For the COVID-19 pandemic, it is too late to go back and build these considerations into preclinical testing. However, it is imperative that researchers still in the preclinical phase incorporate head-to-head testing of their vaccine candidates in young versus aged animals and develop strategies to optimize them in the latter. This will help the world prepare for the next outbreak of a dangerous coronavirus.
For that matter, a focus on the elderly should be incorporated into other vaccine development programs, including those to treat cancers, which have the highest incidence in older people.
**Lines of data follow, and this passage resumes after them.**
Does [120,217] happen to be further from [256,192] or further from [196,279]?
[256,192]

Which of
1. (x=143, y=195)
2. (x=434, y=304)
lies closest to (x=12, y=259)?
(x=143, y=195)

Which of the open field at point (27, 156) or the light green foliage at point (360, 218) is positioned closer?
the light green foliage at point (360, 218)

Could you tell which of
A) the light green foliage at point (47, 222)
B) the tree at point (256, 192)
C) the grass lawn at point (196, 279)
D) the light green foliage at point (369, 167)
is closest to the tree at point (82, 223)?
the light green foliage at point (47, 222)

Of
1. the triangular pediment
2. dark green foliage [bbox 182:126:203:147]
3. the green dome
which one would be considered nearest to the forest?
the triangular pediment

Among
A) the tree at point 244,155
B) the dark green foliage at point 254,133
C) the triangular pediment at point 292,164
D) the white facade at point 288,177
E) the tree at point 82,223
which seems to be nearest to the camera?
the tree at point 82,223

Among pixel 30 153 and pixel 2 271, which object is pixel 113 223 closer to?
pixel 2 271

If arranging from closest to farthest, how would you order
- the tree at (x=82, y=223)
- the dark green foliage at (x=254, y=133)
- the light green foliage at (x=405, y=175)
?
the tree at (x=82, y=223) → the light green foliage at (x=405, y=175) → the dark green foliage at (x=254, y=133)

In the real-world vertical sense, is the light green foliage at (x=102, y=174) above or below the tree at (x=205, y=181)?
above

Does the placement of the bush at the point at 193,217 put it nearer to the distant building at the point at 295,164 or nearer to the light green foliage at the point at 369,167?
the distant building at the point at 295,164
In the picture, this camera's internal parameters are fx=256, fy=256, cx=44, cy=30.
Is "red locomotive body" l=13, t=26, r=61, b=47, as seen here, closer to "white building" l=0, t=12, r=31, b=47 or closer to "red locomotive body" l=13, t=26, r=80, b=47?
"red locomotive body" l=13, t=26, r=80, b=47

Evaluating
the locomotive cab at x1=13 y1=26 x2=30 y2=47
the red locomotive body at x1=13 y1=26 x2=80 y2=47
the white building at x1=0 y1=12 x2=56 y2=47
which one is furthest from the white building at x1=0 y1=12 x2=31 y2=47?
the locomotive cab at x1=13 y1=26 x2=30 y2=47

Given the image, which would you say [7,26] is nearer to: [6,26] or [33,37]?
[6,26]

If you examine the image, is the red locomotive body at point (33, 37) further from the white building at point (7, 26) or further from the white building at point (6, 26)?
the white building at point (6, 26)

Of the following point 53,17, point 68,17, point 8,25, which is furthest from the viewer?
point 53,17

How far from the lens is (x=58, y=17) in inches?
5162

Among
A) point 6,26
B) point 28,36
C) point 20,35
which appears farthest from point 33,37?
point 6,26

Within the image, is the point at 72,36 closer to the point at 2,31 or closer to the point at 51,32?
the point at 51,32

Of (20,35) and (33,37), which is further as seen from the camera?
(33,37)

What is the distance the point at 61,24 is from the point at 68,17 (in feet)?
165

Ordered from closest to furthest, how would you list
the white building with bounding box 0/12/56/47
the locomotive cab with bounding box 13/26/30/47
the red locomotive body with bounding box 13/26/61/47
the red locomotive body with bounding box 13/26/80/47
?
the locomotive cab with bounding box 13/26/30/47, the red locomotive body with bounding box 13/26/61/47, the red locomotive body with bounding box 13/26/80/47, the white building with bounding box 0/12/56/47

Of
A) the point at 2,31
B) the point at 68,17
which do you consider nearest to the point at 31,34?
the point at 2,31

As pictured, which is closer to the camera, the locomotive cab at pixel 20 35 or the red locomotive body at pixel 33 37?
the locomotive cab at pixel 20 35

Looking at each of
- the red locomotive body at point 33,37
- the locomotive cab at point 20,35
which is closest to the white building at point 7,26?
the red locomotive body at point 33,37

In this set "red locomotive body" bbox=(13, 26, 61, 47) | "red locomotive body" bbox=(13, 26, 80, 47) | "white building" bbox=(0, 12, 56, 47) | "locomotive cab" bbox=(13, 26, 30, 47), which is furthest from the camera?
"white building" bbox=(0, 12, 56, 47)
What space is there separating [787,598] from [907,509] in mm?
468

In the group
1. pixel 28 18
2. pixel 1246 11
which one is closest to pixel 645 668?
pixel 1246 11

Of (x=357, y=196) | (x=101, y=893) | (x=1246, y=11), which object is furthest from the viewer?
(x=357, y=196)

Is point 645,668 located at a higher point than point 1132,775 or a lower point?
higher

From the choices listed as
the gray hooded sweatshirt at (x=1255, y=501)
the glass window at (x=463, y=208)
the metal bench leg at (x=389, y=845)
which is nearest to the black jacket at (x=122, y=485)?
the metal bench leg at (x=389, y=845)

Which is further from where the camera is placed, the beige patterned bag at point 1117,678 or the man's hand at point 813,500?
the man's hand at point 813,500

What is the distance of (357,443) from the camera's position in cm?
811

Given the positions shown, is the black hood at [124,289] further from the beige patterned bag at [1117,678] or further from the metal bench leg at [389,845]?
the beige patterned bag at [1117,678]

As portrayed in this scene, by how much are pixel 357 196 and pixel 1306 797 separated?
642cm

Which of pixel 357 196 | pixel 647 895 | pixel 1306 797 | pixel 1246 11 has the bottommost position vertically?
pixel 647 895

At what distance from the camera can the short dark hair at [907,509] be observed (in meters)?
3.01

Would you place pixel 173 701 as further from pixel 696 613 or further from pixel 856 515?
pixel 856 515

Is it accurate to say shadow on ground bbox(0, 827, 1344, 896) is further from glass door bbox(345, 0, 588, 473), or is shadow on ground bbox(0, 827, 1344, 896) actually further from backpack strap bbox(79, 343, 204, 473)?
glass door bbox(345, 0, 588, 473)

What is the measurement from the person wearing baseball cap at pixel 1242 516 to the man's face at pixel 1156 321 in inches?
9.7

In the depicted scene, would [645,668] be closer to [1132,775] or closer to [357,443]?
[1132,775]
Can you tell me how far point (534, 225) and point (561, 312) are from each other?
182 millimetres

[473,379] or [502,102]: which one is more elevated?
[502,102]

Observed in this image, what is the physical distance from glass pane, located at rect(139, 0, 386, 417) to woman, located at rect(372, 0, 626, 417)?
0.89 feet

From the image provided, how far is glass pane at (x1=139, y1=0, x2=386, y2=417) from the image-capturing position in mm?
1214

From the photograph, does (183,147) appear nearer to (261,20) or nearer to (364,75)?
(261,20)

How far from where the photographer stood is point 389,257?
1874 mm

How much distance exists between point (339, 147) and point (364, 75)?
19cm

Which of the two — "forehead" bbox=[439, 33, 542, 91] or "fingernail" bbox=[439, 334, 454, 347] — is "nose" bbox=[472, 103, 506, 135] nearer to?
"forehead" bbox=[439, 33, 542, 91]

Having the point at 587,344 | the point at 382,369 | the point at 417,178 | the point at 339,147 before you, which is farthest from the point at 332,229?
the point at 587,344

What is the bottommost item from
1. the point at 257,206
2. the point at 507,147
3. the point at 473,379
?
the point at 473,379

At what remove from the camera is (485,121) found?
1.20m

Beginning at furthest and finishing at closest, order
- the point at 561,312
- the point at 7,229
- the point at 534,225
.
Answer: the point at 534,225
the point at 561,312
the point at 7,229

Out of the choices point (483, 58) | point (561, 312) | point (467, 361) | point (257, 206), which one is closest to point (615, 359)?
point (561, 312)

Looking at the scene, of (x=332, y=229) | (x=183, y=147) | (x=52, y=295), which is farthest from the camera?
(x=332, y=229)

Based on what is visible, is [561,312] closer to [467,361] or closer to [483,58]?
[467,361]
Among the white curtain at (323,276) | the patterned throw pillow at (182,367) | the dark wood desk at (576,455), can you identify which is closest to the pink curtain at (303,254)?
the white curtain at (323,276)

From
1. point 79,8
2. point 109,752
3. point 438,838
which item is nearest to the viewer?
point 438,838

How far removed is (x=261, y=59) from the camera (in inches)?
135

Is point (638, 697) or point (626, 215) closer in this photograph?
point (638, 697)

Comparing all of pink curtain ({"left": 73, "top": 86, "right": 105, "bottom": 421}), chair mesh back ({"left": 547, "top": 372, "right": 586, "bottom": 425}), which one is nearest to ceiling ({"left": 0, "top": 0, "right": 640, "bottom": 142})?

There are viable strategies to improve the effectiveness of vaccines in older people, including changes in formulations, doses and routes of administration. However, it takes substantial time and appropriate animal models to conduct this research. It is possible that the elderly may need fundamentally different vaccination regimens than younger people.
Although a few researchers do conduct vaccine studies in old animals, considerations for the elderly need to be adopted by far more vaccinologists. This is of growing importance for countries with aging populations. This will mean changing the current philosophy of the field of vaccine development and incorporating age as a critical variable.